When we hear that breast cancer has spread, it usually comes as a great shock. As you face this difficult time, we want you to know that there are women living full and meaningful lives despite having metastatic breast cancer.
A few women have kindly offered their stories, messages and poetry here in the hope that they will give you the inspiration to live your life with hope and determination.
You can navigate to each story by clicking on the links below.
- Filling up my happiness cup | Kim, NSW
- Palliative care is looking out for me | Karen, VIC
- Where is the bright side of metastatic disease? | Belinda, NSW
- The need and desire to continue working | Kari, QLD
- The balancing act | Christie, VIC
- How lucky am I? | Margaret, NSW
- The upside downside of dealing with metastatic breast cancer | Margaret, NSW
Filling up my happiness cup | Kim, NSW
When I was diagnosed with metastatic breast cancer over six years ago now, one of the things that concerned me was that I would have less opportunity to learn and grow. However, I found that the learning has continued, but in a different light. I hope some of my thoughts might help you.
Don’t let anyone limit you but yourself – and argue strongly with yourself!
My nearest large town is an hour’s drive away and, as driving fatigues me, for a whole year I was convinced I could no longer drive there by myself. Circumstances arose where I had to make the drive, and I found I could manage quite well.
Now, about three years later, I can still drive myself in and out as long as I find a quiet, flat street to have a nap in the car before I drive home.
Recently I thought that I couldn’t swim freestyle in my local bay anymore, as my breathing is poor. On Saturday I did 30 strokes in a row.
I’ve found it really important to try something before I say I can’t do it, as I have often been wrong. Nobody puts baby in the corner but me, and I need to be argued with!

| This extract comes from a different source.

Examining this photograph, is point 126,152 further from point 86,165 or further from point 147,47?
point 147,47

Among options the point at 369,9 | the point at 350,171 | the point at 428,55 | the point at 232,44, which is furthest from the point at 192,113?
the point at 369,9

Gather around you as much support as you can – but at your invitation only
I am sure you all know how important it is to find people who support you, – be it family or friends – and it may surprise you just how many people do care and want to help. I have moved around Australia and worked in more than 25 different places, finding caring and supportive people in every workplace.
I truly believe that there are many more people than we realise who would support us, but make sure it is on your terms. One woman I met only twice gave me a five‐minute speech about how excited she was to make this journey with me and how she was so looking forward to all that she was going to learn.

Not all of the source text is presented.